Final days of summer

Fair warning: steam-of-consciousness is usually bad. The following is definitely stream-of-conscious writing.

It’s 12:19 a.m. and I’m sitting up drinking Diet Mountain Dew and trying to write the final three chapters of the book. I spent the first part of the summer turning out chapters like a machine. A MACHINE, I tell you. Just joking. But I was moving a heap faster than I am now. The turning point to inefficiency came when I walked out the door to begin the annual trek to Texas. Remind me to tell some stories about that one sometime. I owe Louisiana another “curse you” post. Louisiana owes me 5 gazillion dollars. And 14 years. Because that’s what it has taken off my life just in having to constantly drive through it to see the people I love. Sheeeeeesh-kabobs. But this isn’t about that.

Did you ever hear the Carly Simon song “You’re So Vain”? You’re so vain. I bet you think this song is about you. You’re so vain. I bet you think this song is about you, don’t you? Don’t you? Don’t you? As a kid, that song drove me NUTS. I would say to my dad, “But it IS about them! How dumb is that?” And he would always reply, “That’s the whole point.” But it ISN’T the point. No, it isn’t. Dear Louisiana, this post is not about you. So step off already and pay me my money and give me back my life.

Pheww.

So when I left for Texas, I could see the end of my summer ahead on the horizon. And I could see that I had done nothing but write to that point. I needed to get cracking on living a little. I needed to soak up the last of it. And we have. We spent 13 days traveling to and from Texas. We spent 7 days at the beach. And we’ve been swimming and laughing and ignoring the looming date of August 23, which is our first day of school. So now that I’m living large, I’m not writing so much. Balance has never been my gift.
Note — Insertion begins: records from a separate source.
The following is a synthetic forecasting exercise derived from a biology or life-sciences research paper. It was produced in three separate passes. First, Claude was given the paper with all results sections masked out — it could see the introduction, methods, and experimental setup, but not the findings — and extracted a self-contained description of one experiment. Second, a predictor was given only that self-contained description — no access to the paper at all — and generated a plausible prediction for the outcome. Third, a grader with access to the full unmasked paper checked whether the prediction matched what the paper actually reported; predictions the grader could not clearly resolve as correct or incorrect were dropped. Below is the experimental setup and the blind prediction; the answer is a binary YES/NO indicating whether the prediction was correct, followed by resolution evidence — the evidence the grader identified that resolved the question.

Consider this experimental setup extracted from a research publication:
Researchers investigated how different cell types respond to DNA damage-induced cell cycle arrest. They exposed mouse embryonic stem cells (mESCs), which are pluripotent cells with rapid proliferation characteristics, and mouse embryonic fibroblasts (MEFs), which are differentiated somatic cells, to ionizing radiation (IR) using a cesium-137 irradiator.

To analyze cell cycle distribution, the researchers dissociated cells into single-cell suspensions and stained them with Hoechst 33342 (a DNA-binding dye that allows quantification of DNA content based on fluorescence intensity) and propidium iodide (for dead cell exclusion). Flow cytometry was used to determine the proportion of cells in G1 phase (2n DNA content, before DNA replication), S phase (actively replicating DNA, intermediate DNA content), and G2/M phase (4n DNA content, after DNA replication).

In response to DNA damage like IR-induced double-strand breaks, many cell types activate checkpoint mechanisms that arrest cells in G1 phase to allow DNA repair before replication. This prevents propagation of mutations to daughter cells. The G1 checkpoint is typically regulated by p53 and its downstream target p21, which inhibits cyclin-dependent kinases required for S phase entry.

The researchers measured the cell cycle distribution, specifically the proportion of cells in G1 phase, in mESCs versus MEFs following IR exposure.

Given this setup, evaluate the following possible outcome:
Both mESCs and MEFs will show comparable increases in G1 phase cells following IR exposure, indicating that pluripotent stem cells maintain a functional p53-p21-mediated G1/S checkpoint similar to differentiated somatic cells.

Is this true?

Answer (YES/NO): NO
It will always be the summer of Emma. Oh, the laughter. And it will be the summer of the book. And it’s the summer my sweet old Papa passeder from this side of Eternity to the real one, leaving us to turn a page and be an older generation in just a matter of hours. It’s the summer I did a few things wrong and a few things right. And the summer I learned more than I have in the last year. And the summer I was on a diet, but gained 5 pounds from sitting in a chair behind my computer. The summer of the house renovations. The summer of decisions. And change. And the sadness that comes along with change for me. And the hope of the changes being great ones.

It was a spectacular summer. I’ll never forget it. And tomorrow marks my final day of summer. Tomorrow I’m going with friends to the beach for a last flinging of ourselves into the sand and surf. And pizza. And the Candy Kitchen. We will stay until it gets dark and then we will return much too late considering what Saturday will be like.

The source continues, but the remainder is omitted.